=== Problem to solve ===
Count the lines in the material below that contain the string "rocky", treating uppercase and lowercase as different. Give only the number.

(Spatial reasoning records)

━━━━━━

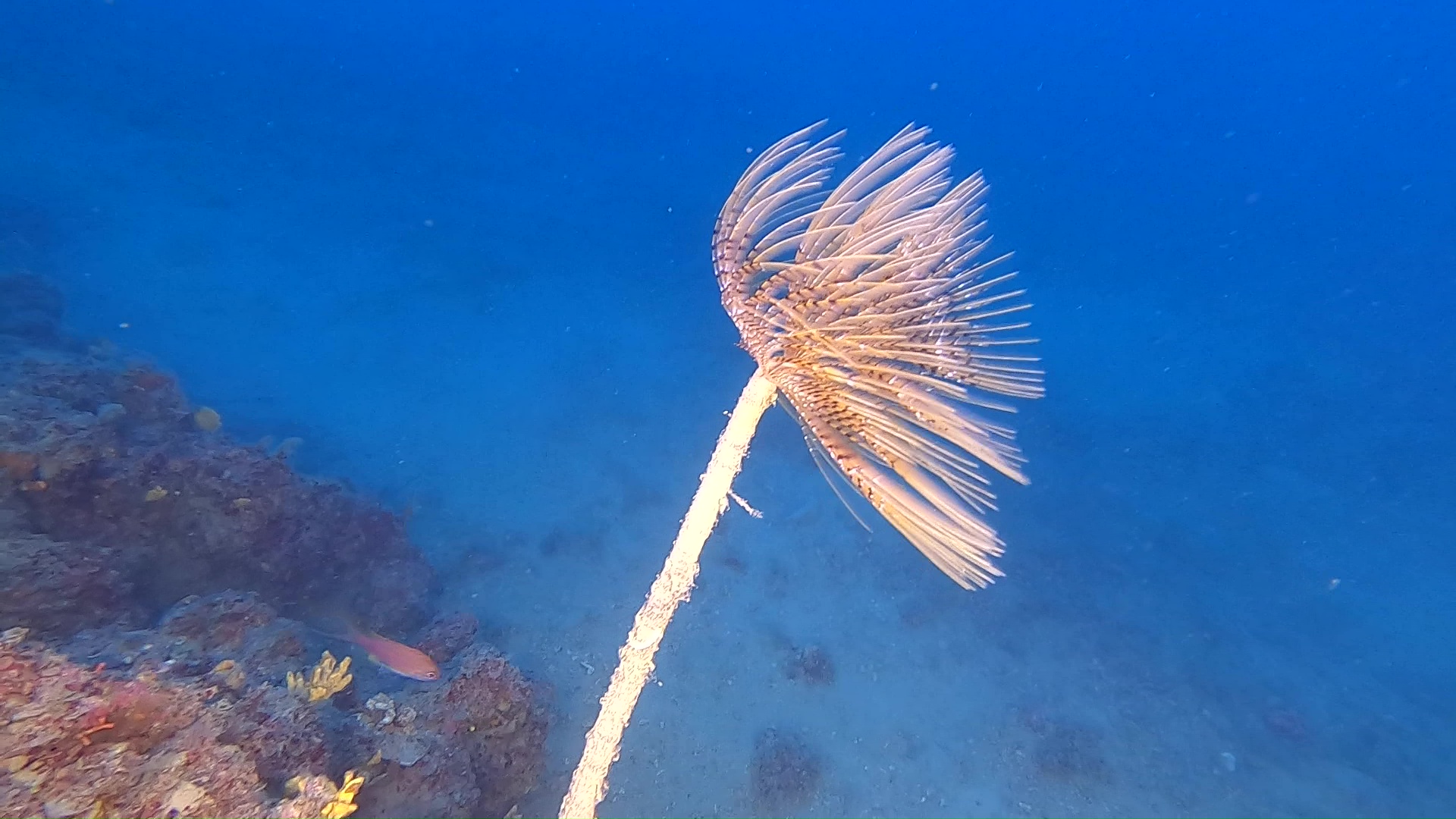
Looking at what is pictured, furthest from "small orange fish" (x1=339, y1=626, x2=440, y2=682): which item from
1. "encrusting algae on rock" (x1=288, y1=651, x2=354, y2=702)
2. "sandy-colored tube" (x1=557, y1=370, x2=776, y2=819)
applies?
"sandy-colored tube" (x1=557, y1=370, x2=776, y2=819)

━━━━━━

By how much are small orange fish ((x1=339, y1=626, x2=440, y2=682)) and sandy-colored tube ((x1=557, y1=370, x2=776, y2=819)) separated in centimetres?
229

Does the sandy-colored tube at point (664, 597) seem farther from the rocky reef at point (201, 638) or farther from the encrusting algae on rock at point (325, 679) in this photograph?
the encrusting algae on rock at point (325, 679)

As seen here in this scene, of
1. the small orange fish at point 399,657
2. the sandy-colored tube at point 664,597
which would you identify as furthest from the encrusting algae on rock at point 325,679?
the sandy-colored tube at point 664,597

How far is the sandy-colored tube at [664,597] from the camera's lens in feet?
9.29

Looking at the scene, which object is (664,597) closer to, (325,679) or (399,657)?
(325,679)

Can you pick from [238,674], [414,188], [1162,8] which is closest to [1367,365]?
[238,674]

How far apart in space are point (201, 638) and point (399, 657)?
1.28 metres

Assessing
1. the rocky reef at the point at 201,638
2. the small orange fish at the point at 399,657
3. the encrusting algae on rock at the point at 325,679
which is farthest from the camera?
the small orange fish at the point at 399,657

━━━━━━

=== Result of this task ===
2